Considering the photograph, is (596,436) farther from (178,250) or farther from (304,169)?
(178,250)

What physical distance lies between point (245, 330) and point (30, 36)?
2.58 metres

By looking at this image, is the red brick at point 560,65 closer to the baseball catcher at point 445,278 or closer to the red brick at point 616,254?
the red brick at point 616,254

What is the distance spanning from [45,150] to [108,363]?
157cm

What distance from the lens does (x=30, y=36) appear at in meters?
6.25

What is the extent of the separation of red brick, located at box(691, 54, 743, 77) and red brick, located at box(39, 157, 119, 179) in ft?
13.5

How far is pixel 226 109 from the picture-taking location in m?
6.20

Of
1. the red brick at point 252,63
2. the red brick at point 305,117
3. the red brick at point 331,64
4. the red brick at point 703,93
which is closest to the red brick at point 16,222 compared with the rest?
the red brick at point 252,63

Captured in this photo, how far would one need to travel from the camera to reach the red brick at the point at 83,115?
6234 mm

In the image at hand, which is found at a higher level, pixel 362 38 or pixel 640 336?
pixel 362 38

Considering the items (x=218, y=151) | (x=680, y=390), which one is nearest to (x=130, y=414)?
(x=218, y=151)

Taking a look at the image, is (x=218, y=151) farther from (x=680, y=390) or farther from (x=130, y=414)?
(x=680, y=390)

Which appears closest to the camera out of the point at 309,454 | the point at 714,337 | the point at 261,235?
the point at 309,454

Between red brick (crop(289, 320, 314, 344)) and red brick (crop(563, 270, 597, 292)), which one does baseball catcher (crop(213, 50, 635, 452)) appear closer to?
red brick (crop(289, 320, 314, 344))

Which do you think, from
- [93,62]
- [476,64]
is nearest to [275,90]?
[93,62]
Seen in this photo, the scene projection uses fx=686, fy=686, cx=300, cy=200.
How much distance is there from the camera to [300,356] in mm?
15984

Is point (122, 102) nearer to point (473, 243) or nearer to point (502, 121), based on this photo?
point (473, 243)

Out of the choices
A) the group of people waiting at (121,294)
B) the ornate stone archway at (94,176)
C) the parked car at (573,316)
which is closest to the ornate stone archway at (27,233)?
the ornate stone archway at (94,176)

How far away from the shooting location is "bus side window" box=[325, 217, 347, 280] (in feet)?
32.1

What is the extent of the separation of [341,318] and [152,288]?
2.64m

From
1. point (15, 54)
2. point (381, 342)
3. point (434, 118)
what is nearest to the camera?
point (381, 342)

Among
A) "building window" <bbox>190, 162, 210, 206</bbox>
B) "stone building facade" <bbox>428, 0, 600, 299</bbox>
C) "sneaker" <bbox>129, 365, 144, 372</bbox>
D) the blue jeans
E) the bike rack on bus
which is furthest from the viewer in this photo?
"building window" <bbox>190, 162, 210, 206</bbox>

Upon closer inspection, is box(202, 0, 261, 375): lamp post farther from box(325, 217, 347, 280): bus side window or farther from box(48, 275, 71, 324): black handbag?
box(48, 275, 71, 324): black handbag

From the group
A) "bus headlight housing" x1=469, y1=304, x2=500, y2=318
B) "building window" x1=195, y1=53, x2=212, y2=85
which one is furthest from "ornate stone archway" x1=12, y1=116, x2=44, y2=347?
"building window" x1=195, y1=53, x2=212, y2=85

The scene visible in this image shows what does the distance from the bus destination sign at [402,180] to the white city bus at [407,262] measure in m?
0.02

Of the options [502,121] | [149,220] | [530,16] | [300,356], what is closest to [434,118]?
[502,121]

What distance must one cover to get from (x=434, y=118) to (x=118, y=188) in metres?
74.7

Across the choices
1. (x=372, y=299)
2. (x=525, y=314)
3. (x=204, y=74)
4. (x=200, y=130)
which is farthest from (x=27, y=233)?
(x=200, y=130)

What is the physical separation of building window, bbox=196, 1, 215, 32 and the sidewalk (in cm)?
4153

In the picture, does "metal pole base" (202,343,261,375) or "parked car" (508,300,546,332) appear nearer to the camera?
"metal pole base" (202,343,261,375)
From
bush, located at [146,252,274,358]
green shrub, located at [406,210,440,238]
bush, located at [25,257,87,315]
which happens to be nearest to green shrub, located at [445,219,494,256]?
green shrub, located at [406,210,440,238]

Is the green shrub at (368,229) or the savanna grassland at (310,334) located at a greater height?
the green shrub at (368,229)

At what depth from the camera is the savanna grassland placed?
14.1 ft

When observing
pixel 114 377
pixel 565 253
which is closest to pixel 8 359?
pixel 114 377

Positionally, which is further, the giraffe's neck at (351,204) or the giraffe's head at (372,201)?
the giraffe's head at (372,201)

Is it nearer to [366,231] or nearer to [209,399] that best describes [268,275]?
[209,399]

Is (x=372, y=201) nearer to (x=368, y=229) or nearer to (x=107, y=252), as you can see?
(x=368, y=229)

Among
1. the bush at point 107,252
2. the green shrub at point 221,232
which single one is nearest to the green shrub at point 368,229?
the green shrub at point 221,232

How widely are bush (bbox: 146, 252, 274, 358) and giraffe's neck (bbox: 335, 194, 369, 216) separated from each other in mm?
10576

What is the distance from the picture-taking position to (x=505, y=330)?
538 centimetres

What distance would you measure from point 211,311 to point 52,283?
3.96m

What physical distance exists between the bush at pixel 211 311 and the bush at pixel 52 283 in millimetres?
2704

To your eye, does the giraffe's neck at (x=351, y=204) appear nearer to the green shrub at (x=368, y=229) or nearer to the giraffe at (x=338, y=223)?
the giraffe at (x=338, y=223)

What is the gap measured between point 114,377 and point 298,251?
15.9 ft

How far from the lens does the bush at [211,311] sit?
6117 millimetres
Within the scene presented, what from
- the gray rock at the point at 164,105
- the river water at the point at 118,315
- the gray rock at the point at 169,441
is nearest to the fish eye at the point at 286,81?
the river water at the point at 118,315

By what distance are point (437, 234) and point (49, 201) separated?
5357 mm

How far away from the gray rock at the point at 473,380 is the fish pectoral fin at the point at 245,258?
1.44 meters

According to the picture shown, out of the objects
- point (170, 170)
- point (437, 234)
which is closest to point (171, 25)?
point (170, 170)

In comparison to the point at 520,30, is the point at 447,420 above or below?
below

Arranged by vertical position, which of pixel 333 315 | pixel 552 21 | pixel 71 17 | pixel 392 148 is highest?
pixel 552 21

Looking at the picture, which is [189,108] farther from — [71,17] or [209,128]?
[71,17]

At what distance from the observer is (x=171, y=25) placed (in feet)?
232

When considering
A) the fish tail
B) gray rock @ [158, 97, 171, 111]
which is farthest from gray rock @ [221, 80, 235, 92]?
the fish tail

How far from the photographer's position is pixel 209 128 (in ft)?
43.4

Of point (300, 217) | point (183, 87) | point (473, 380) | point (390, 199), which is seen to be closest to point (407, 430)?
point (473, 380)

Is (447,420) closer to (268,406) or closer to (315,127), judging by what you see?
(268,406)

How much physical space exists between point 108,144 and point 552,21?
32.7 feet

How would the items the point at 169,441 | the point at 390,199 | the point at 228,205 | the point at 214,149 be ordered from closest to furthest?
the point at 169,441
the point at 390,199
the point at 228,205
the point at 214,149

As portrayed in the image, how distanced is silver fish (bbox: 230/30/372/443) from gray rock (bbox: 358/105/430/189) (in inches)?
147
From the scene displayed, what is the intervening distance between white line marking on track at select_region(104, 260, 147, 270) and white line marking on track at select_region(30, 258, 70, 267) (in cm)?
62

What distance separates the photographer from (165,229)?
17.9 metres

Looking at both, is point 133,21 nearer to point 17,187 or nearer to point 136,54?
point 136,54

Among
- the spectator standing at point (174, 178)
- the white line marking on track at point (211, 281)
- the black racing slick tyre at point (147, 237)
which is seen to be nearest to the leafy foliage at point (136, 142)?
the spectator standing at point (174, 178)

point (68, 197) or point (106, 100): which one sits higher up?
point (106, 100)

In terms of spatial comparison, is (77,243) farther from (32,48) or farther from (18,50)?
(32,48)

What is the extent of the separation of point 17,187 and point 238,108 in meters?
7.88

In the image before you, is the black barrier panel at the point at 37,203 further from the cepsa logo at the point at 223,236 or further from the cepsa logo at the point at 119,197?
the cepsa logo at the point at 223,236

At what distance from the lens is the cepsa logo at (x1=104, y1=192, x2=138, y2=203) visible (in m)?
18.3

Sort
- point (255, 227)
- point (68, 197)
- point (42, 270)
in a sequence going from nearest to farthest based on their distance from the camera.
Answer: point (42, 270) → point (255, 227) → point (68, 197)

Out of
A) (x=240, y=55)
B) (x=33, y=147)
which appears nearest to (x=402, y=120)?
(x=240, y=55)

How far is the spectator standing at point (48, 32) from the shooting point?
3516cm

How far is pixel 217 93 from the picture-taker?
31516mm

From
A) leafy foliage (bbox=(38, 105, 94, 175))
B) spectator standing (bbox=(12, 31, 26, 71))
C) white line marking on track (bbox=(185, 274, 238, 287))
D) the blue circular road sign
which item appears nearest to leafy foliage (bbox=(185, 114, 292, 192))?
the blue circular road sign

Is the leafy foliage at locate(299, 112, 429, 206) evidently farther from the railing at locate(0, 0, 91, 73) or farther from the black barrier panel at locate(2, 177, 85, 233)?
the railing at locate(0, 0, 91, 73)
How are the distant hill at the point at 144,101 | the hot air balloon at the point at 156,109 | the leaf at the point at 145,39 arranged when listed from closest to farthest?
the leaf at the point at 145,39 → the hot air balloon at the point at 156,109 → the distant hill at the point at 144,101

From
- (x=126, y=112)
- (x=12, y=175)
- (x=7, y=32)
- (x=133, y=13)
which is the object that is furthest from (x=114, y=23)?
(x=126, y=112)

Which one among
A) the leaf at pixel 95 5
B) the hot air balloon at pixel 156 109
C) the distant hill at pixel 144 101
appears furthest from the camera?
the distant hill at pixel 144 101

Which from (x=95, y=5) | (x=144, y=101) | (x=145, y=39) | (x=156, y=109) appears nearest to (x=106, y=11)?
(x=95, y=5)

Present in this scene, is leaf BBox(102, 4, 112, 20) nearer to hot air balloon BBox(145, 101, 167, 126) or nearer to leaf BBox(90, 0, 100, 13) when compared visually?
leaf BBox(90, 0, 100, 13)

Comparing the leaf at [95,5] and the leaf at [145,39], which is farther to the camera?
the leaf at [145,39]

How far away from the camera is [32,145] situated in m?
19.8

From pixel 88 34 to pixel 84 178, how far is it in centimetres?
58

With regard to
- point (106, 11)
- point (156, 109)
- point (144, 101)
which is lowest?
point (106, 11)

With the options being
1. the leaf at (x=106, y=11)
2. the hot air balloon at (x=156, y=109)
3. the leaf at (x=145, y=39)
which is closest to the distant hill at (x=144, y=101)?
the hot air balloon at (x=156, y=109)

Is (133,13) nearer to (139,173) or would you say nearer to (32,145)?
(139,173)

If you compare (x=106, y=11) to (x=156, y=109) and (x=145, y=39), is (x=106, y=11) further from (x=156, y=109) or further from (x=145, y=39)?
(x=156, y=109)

──────────

Retype the data exactly as it appears, everything from the start down to the line that contains "2.58 metres", both included.

Considering the photograph, is (596,436) farther from (178,250) or farther from (304,169)?
(178,250)

What physical distance lies between point (245, 330) and point (30, 36)?
2.58 metres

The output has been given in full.